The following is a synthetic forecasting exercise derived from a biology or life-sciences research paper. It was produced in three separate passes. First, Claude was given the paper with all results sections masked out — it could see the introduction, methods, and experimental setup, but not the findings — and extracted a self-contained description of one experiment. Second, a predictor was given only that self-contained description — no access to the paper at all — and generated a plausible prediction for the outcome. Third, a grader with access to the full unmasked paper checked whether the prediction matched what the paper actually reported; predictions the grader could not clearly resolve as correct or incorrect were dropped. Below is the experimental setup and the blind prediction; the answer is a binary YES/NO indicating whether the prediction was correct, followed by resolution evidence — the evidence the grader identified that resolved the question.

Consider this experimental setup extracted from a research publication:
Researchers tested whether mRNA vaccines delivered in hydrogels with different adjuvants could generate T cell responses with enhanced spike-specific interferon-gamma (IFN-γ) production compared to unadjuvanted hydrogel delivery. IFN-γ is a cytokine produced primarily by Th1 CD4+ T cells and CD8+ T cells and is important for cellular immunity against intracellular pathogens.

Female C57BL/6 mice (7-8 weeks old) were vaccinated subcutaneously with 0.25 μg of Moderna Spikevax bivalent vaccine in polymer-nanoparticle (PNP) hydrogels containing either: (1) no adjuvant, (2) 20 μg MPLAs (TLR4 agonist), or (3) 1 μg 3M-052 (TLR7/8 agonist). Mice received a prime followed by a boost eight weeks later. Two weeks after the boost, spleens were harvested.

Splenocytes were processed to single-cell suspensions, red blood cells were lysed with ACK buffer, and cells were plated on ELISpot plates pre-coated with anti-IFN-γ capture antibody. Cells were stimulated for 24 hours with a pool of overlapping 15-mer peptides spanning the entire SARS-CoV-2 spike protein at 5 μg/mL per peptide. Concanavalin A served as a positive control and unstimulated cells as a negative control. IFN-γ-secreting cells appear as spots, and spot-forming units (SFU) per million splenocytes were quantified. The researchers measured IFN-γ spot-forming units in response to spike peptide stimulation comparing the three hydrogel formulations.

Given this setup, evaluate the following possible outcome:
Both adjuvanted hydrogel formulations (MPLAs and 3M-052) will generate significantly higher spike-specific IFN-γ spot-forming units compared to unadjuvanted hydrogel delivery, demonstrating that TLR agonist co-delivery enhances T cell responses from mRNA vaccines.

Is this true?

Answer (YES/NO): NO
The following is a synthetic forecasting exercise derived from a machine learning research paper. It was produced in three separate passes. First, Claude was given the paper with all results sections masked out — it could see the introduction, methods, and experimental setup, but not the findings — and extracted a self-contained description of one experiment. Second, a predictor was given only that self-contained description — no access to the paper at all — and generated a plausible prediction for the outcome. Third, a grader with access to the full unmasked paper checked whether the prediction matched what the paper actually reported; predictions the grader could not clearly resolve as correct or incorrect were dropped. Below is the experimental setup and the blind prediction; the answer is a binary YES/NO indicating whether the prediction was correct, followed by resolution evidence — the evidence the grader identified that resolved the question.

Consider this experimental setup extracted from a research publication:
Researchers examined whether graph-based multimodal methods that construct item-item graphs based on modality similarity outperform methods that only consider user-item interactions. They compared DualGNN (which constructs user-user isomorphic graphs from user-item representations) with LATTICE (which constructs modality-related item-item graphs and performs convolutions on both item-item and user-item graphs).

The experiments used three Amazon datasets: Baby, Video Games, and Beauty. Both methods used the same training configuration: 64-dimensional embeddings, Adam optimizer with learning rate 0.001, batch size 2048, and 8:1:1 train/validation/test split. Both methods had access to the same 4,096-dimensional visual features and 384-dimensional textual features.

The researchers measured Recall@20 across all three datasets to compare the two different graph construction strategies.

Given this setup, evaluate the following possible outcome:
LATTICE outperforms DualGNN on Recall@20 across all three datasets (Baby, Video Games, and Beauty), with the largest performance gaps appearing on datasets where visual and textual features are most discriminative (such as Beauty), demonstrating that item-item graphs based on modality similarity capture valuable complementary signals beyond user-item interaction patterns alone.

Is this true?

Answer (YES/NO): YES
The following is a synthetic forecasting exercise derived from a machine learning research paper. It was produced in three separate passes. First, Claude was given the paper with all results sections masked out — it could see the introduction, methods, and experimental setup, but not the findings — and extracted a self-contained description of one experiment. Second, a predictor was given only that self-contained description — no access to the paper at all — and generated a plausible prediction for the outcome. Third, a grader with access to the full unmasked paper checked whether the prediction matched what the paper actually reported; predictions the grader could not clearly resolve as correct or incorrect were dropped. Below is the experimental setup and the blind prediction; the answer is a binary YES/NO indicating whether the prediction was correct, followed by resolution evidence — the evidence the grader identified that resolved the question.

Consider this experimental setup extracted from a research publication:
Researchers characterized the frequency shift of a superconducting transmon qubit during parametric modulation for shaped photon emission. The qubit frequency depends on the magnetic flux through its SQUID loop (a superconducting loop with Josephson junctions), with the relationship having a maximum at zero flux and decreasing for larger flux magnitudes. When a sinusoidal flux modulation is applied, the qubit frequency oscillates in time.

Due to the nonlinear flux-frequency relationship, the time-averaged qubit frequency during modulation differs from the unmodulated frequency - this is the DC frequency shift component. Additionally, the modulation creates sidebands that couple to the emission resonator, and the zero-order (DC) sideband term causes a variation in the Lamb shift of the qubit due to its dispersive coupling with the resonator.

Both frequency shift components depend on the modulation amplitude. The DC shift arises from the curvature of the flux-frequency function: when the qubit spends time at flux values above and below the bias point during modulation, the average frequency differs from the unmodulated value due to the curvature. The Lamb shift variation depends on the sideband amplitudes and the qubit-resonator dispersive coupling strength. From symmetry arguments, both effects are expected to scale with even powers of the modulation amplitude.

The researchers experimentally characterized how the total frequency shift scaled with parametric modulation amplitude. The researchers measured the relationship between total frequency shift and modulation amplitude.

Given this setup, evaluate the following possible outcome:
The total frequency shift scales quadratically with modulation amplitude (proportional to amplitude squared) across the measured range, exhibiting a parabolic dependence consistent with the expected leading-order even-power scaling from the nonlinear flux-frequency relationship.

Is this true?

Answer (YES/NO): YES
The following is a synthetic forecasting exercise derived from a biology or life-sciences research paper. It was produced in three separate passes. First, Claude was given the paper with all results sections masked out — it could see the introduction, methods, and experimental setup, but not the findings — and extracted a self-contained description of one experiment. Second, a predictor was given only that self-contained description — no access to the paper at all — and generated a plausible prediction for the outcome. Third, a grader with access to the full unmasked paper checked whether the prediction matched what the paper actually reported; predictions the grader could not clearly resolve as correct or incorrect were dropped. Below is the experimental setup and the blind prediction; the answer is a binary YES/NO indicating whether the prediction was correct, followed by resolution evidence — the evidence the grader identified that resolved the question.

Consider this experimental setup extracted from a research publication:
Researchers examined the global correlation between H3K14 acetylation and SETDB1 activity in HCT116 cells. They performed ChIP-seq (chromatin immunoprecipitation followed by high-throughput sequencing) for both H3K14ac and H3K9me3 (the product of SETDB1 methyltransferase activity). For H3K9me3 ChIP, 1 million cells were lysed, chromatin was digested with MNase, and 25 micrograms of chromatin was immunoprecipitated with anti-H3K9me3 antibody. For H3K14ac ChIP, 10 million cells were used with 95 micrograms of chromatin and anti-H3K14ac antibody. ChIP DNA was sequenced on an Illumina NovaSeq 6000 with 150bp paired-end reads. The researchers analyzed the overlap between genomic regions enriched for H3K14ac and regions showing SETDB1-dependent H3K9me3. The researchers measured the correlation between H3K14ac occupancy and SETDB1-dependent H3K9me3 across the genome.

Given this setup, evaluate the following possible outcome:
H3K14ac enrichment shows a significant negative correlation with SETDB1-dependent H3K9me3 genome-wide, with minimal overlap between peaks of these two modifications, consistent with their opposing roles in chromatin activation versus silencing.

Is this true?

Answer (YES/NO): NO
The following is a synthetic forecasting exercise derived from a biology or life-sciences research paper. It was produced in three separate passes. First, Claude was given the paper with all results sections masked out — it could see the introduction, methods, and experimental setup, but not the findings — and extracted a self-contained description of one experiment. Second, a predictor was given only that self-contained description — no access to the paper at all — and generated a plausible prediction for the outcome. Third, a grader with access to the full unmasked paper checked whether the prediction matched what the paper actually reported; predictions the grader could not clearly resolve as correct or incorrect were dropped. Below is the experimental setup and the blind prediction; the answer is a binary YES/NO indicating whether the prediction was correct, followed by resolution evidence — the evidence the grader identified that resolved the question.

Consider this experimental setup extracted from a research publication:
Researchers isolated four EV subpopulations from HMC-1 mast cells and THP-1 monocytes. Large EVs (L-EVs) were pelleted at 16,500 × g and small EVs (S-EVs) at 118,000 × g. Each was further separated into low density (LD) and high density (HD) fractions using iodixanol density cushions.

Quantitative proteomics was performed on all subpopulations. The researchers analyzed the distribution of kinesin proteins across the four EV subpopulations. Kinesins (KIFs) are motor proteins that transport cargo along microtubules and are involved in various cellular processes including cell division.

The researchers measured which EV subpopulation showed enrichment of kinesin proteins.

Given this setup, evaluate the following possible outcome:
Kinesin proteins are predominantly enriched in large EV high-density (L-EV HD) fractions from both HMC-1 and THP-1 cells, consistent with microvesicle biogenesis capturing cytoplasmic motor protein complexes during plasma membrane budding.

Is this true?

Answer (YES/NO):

■ Work to be completed: Copy out the lines of the data where the string "time" occurs.

■ Written response:
Researchers characterized the frequency shift of a superconducting transmon qubit during parametric modulation for shaped photon emission. The qubit frequency depends on the magnetic flux through its SQUID loop (a superconducting loop with Josephson junctions), with the relationship having a maximum at zero flux and decreasing for larger flux magnitudes. When a sinusoidal flux modulation is applied, the qubit frequency oscillates in time.
Due to the nonlinear flux-frequency relationship, the time-averaged qubit frequency during modulation differs from the unmodulated frequency - this is the DC frequency shift component. Additionally, the modulation creates sidebands that couple to the emission resonator, and the zero-order (DC) sideband term causes a variation in the Lamb shift of the qubit due to its dispersive coupling with the resonator.
Both frequency shift components depend on the modulation amplitude. The DC shift arises from the curvature of the flux-frequency function: when the qubit spends time at flux values above and below the bias point during modulation, the average frequency differs from the unmodulated value due to the curvature. The Lamb shift variation depends on the sideband amplitudes and the qubit-resonator dispersive coupling strength. From symmetry arguments, both effects are expected to scale with even powers of the modulation amplitude.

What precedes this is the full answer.